Doctor Who episode 170: The Tomb of the Cybermen – Episode 1 (2/9/1967)
After the two-month season break, Doctor Who returns with a pre-titles sequence (well, sort of: a pre-episode-title sequence anyway) that restates the basics of the show and introduces the idea of Victoria as a new companion – which was barely hinted at in The Evil of the Daleks. As well as explaining the function of all his knobs, the Doctor reveals that the TARDIS allows him to travel through the universe of time, and – after some clumsy set up – reveals he’s 450 years old. Again, there’s a greater emphasis on his alienness than has previously been the norm.
After this, the episode proper begins on location with a ragtag crew of archaeologists and space pilots searching for the entrance to the tombs of the Cybermen. It’s established history that the Cybermen ‘died out many centuries ago’, just as The Moonbase established they were ‘all destroyed ages ago’. At this point, the Cybermen are invariably a spent force making a last-ditch attempt at survival rather than all-conquering Space Nazis like the Daleks. This feels like an essential part of their mythology: individually and as a species they are desperately clinging to life, replacing their flesh with machinery, and piloting their dying home planet through space to feast like vampires on the vitality of Earth. Which makes a tomb almost the most obvious place to find them.
The horror film overtones of this are pretty clear. It starts like a Hammer movie, with the rational scientific expedition heading into the Valley of Kings, and only gradually realising that it has walked willingly into the monsters’ lair. As always, Jamie intuitively senses that the evil is only dormant – while everyone else is cheering, he’s obviously disquieted about the Doctor opening the tombs, and later sensing that the dead Cybermat is twitching back to life.

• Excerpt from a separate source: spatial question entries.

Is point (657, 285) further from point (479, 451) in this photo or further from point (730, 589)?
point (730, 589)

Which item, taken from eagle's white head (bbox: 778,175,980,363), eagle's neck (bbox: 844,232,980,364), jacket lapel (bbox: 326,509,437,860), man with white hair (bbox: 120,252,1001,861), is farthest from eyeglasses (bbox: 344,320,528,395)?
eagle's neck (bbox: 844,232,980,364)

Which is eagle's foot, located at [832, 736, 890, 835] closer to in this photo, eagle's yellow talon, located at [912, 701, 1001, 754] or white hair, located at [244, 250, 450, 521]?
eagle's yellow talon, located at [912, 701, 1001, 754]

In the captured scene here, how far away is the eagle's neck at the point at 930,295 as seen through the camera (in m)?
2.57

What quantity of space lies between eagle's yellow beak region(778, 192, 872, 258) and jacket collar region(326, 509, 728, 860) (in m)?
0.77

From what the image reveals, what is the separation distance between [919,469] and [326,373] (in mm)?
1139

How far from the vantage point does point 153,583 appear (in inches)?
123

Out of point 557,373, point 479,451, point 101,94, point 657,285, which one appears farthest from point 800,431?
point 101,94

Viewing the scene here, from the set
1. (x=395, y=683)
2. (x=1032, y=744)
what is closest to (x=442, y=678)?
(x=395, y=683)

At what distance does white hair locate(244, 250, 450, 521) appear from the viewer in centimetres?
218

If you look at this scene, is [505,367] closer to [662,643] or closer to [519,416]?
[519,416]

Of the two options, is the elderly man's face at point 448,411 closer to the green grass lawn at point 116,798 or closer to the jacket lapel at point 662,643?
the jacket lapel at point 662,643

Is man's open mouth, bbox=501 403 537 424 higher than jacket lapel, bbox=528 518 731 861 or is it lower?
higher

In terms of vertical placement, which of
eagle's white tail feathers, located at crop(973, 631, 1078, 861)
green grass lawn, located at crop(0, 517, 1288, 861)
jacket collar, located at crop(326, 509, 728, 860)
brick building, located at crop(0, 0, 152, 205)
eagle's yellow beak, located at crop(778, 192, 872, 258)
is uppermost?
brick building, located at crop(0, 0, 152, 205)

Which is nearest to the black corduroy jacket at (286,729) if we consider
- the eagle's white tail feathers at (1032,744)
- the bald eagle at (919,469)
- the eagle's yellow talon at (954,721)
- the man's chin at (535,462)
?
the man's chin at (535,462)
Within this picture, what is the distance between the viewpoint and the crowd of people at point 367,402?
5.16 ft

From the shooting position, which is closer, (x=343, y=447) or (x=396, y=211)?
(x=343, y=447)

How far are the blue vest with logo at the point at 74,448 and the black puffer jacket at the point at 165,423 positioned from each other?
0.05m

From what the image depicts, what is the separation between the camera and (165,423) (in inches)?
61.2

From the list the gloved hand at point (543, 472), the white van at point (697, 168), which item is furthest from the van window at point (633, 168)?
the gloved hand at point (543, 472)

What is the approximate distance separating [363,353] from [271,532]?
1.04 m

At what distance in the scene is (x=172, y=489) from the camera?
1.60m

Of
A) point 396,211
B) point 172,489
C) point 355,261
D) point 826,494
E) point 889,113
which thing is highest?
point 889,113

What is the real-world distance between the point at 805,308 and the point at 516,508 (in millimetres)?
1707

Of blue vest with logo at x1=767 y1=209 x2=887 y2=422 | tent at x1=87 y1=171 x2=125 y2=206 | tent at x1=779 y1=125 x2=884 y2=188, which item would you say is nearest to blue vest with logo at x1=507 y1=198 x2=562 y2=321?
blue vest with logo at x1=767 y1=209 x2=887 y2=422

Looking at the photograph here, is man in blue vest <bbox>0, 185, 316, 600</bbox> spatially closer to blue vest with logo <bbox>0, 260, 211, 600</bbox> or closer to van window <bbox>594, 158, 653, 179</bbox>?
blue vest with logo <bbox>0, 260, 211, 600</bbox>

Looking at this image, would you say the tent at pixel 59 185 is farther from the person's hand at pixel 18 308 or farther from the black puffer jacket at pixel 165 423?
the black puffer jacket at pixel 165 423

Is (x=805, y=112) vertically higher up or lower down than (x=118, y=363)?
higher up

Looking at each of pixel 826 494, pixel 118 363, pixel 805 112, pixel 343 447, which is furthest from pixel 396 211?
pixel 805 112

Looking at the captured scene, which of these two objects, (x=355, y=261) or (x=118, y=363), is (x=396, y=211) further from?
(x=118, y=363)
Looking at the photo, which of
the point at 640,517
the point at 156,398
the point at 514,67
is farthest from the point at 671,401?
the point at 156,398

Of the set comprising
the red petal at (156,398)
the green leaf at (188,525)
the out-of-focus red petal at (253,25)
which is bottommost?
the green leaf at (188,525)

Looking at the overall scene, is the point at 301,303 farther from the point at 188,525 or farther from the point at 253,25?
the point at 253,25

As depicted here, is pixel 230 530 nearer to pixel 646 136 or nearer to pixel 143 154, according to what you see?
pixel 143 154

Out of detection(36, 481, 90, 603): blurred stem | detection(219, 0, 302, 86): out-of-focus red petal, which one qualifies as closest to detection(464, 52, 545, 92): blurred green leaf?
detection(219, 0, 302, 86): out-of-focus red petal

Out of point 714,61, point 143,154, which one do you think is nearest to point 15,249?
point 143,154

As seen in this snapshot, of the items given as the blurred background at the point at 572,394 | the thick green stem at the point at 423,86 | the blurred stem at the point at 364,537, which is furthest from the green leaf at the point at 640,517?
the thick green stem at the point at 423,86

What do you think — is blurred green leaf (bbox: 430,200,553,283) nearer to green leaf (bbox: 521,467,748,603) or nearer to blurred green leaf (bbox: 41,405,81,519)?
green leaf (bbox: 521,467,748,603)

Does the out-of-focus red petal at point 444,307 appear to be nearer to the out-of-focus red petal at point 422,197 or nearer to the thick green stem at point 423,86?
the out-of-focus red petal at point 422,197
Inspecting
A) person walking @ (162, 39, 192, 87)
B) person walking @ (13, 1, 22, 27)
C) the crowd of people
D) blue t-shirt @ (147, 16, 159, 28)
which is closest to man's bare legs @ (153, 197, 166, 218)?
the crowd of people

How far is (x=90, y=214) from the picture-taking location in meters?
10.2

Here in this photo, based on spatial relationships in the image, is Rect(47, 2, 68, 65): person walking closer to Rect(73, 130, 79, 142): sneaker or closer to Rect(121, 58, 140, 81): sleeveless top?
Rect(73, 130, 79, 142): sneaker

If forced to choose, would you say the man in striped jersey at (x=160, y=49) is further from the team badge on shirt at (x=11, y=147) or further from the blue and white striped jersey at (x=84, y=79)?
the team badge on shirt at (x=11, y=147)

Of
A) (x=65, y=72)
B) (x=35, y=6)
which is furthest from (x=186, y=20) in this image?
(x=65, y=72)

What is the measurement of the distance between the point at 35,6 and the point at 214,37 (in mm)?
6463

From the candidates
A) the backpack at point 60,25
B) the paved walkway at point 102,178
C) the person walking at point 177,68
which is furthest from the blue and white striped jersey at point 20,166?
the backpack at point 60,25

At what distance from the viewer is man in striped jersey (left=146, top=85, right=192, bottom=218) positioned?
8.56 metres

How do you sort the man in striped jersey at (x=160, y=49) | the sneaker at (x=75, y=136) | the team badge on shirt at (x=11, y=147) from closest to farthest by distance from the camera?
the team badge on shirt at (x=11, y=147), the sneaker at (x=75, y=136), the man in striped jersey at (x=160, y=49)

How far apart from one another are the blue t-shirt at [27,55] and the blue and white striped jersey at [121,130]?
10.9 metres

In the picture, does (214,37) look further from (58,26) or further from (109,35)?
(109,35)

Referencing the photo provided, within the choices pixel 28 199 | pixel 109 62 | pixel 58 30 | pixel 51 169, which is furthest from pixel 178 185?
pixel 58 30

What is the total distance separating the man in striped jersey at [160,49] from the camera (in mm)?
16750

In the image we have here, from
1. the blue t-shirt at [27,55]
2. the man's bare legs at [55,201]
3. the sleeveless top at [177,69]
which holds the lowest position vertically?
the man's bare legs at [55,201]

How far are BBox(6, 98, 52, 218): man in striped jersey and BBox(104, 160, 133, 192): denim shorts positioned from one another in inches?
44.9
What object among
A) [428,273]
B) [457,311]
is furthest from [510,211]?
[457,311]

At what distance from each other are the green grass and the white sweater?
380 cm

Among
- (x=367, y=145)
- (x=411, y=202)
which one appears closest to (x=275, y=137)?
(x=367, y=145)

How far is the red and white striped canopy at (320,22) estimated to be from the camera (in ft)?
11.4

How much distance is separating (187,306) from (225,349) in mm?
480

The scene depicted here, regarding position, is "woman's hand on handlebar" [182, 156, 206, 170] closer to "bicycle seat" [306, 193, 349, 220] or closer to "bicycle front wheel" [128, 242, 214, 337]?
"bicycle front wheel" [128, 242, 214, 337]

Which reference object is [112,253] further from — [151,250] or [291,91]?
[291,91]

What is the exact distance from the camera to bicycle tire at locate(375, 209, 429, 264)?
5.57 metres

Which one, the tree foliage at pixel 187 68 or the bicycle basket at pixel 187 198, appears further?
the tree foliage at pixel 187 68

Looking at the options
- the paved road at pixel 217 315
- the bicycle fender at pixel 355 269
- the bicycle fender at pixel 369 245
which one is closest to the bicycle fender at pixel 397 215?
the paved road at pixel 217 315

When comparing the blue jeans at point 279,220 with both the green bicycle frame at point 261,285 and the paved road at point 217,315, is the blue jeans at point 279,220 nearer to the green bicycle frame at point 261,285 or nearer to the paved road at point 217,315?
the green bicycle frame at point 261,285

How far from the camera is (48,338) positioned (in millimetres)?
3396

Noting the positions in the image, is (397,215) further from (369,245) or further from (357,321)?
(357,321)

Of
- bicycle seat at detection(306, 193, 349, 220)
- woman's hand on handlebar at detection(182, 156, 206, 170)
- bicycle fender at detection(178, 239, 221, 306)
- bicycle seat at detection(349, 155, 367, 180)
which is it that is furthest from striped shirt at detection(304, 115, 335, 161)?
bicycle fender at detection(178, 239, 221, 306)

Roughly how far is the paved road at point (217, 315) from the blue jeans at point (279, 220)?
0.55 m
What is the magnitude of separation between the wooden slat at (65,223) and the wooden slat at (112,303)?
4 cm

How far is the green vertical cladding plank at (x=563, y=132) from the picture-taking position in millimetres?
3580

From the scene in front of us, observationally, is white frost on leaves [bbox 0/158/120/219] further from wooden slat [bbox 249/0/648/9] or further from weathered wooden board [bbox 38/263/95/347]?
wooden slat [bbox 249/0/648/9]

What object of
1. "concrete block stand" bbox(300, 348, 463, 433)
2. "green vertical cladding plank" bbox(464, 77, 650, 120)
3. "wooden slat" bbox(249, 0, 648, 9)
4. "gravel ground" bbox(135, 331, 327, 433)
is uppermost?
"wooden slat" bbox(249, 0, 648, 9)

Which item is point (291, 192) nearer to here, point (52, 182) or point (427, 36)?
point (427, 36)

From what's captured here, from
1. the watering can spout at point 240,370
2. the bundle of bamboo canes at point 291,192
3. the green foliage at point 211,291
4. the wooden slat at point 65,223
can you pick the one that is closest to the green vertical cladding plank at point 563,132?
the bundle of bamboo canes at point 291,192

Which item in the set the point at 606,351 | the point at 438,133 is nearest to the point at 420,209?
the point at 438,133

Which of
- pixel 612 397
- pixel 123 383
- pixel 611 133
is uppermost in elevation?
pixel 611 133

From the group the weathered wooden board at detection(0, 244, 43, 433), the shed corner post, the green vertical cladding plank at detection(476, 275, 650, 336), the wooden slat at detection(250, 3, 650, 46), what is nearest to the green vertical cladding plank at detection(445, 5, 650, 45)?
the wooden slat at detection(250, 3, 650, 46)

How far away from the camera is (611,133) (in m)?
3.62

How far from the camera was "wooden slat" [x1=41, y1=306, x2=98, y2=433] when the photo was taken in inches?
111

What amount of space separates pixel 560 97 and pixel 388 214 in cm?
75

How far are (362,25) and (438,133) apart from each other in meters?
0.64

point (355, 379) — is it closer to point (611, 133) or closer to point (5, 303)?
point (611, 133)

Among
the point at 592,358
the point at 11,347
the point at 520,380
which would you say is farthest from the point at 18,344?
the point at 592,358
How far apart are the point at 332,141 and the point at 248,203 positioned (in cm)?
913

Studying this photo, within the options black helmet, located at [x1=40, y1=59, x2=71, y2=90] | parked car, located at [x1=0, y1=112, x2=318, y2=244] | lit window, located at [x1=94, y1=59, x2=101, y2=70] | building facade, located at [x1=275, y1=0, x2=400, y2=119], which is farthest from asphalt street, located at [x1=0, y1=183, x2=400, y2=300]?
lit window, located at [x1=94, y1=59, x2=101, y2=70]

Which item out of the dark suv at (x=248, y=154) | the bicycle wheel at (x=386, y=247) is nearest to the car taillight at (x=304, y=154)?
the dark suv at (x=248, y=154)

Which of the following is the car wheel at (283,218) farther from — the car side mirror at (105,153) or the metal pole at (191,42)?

Pedler and Davis do a really good job of making this first episode both an exciting, pacey adventure while building the atmosphere of menace and unease, both through the obvious villainy of Kaftan and Klieg, and in the exploration of the monumental remains of the Cyberman city. Martin Johnson’s design lives up to the script: arcane logic diagrams like hieroglyphics, a vast sarcophagus, huge sealed doors all reinforcing the sense that this is a futuristic horror story.
The script also makes some efforts at transforming Victoria from the weepy captive of The Evil of the Daleks into a character who’s actually able to contribute to the TARDIS adventures. There’s a sweet moment when she worries about her indecently short dress (by her own standards), and needs to be coaxed across the threshold, like a maiden at the gates of Castle Dracula. But she can’t wring her hands querulously forever, and by the second half of the episode she’s shrugging off Kaftan’s grip, and being quite cheeky to fussy old Viner – ‘Oh fiddle!’. True enough, she’s then immediately locked in the revivification machine, but she’s not the first female companion who stumbles Perils of Pauline style from one crisis to the next.
Although this was held back to open the fifth series, The Tomb of the Cybermen was produced as part of the fourth, following directly on from The Evil of the Daleks. As such, Troughton is in full swing, and his Doctor is at his most enjoyably capricious, one moment showing off his knowledge, then immediately backtracking and issuing dire warnings. It’s impossible to know if he’s manipulating Klieg to open the tombs, to uncover the buried evil so it can be fought and destroyed, or whether he’s just showing off and then regretting it. Regardless, it’s easy to see why Matt Smith raved about this one, and why he incorporated so much of it into his own Doctor.